• Speleogenesis of a 156 km long and 1061 m deep Alpine cave system is studied
  • Arrangement of passages at two slightly inclined planes is confirmed as speleogenetic phases
  • Morphological observations reveal a reversal of flow-direction through time
  • According to current hydrological conditions, a dual flow is proposed
  • Unlike other karst massifs in the NCA, sediments support autogenic recharge for Totes Gebirge


The Schönberg-Höhlensystem (SBH) is not only the longest cave system in the Eastern Alps (length 156 km, depth 1061 m), but a significant proportion of the passages have developed on or just below two surfaces that dip 1.7° to the NE. These so-called "speleogenetic phases" are rarely developed in caves of the Northern Calcareous Alps and have not yet been confirmed by detailed morphological mapping. Furthermore, the deep parts of the cave offer the possibility to study the active epiphreatic zone for a distance of 1.6 km.

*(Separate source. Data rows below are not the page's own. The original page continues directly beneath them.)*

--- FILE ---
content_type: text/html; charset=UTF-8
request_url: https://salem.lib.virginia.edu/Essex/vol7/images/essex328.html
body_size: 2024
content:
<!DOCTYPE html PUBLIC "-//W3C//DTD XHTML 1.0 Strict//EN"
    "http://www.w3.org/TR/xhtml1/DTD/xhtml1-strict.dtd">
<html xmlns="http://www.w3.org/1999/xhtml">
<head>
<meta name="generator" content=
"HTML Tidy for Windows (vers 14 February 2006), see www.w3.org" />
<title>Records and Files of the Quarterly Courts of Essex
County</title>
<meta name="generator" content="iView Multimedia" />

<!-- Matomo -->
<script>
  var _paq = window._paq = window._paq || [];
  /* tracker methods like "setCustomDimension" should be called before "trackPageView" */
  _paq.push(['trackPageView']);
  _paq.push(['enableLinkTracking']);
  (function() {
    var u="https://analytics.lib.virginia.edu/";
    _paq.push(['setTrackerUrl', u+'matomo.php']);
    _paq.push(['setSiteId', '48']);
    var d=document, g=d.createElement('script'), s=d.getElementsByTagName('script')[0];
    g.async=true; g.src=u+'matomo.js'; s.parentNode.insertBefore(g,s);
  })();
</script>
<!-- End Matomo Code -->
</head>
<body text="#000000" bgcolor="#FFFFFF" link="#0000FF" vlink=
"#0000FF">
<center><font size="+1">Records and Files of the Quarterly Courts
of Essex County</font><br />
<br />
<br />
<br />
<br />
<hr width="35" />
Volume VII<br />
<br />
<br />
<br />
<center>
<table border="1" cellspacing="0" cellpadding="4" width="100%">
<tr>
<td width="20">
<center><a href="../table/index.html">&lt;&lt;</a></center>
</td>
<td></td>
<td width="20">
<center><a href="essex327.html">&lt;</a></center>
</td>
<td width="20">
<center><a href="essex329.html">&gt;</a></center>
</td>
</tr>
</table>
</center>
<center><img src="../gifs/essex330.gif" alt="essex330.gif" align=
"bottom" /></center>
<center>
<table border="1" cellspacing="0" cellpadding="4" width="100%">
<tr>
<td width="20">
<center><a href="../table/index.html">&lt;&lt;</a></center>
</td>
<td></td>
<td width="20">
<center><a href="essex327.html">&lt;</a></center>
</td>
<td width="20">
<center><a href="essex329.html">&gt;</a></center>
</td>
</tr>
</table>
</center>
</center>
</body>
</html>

Detailed morphological mapping shows that the main level at about 1500 m a.s.l. and a second 140 m higher developed as distinct speleogenetic phases, and the dip of the planes to the NE is consistent with palaeo-flow. Isolated vadose trenches formed at saddle points are further evidence. Correlations with other caves at similar altitudes suggest an Upper Miocene to Lower Pliocene age. With few exceptions, a northeastern palaeo-flow can be observed down to about 1050 m a.s.l. However, 100 m above this there appears to have been a late phase with an opposite palaeo-flow direction, and below this altitude this SW palaeo-flow direction prevails. These morphological observations allow us to propose a complex model. During low and moderate flow there is drainage to the north. During floods, a restriction in the north causes backwater and an overflow threshold to the SW is exceeded, and then most of the water flows in this direction. This observation of dual flow behaviour can help to better understand the behaviour of the karst water table and to interpret complex results from tracer experiments. The almost ubiquitous paragenetic features in the SBH are due to sediments derived from the local Upper Jurassic Radiolarite Group. For the evolution of karst plateaus in the Northern Calcareous Alps, these observations support a local and rather radial palaeo-drainage of the Totes Gebirge, as opposed to a through-flow of allogenic waters as is likely for other karst massifs.